Les témoignages parlaient de la frêle stature du médecin mais aussi d'une voix "féminine". Et Barry pourrait être très en colère à ce sujet de son vivant. L'emblématique infirmière Florence Nightingale, qui s'est heurtée à lui pendant la guerre de Crimée (1854-1856), le dépeignant comme un " brutal ", a écrit :" Après sa mort, on m'a dit que (c'était) une femme... Je devrais dire qu'elle était la créature la plus endurcie que j'aie jamais rencontrée".

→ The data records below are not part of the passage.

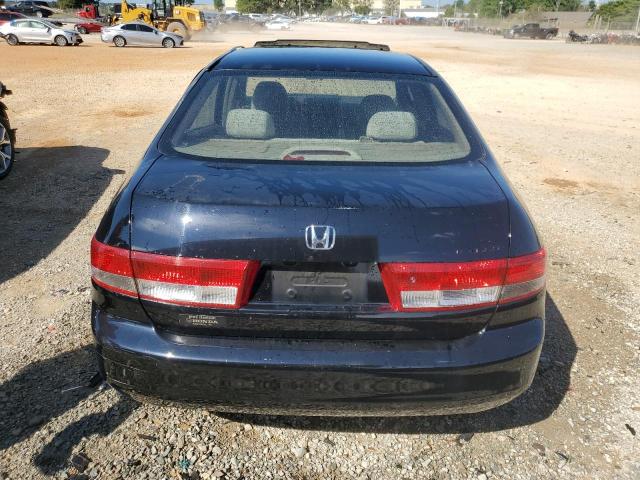 JHMCM56604C003168 - 2004 HONDA ACCORD EX BLACK photo 6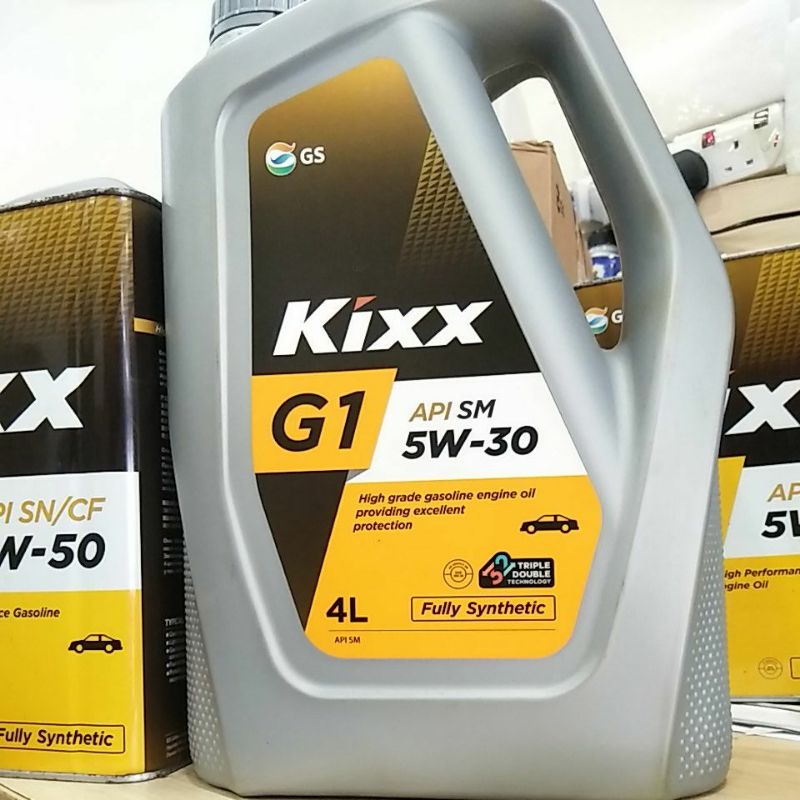 Kixx G1 5W30 Fully Synthetic Engine Oil (4L) Shopee Malaysia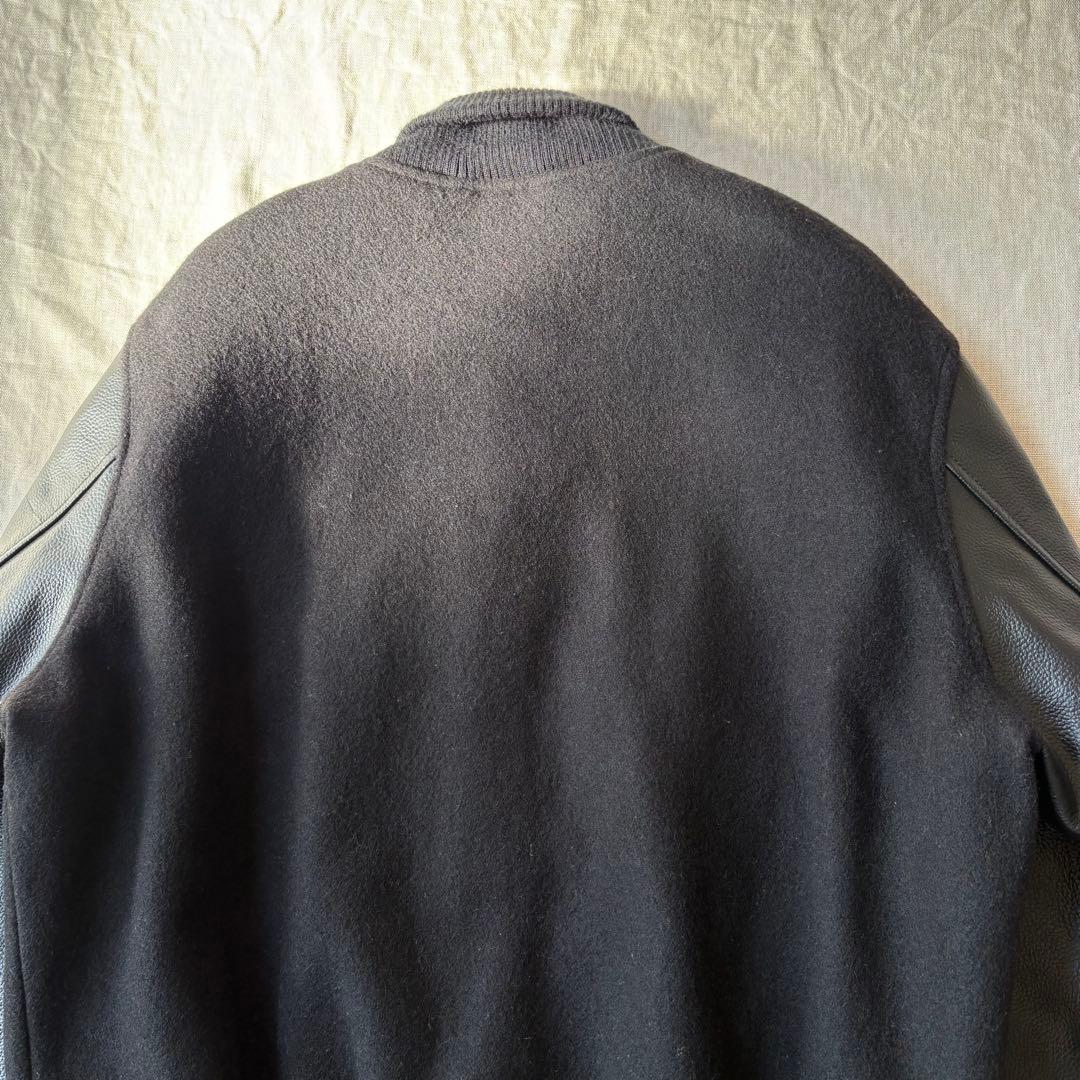 McGREGOR マクレガー スタジャン 袖レザー アワードジャケット 牛革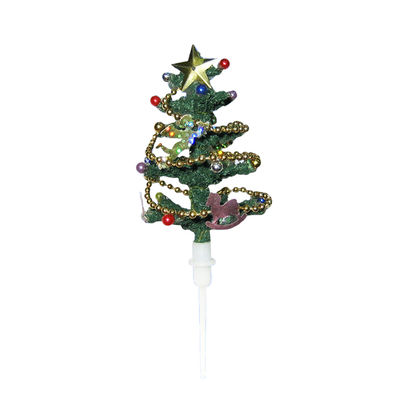 DECOR ON PICK X'MAS TREE 11.5X4.5CM 132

Le Dr McKinnon écrit dans sa correspondance que ce n'était pas son affaire de savoir si le Dr Barry était un homme ou une femme. Selon lui, Barry n'était ni l'un ni l'autre, mais plutôt "un homme imparfaitement développé".

La femme de chambre, qui a affirmé avoir elle-même donné naissance à neuf enfants, a déclaré que le corps du Dr Barry était celui d'une femme parfaite, qu '"il" avait eu un enfant à un jeune âge et que les marques sur son abdomen étaient exposées. Mais McKinnon a refusé de verser une indemnisation parce que tous les proches de James Barry étaient décédés et "ma propre impression était que le Dr Barry était hermaphrodite".


L'armée a classé les dossiers. Ce n'est que dans les années 1950 que l'historienne Isobel Rae a eu un aperçu des documents sur James Barry. Remarquablement, James Barry a toujours été distant, jamais marié. Il avait laissé des instructions très strictes selon lesquelles, à sa mort, son corps ne devrait pas être lavé ou embaumé, mais qu'il devrait être enterré dans les vêtements qu'il portait à l'époque.

Les funérailles ont eu lieu dans la cathédrale Saint-Paul. Son fidèle serviteur de longue date, John, est retourné en Jamaïque après la mort de son patron. Sa pierre tombale austère au cimetière de Kensal Green ne lit que ceci :le Dr James Barry, inspecteur général des hôpitaux, est décédé le 26 juillet 1865, à l'âge de 70 ans.

Cet article a déjà été publié dans Eos Memo, numéro 14, 2015.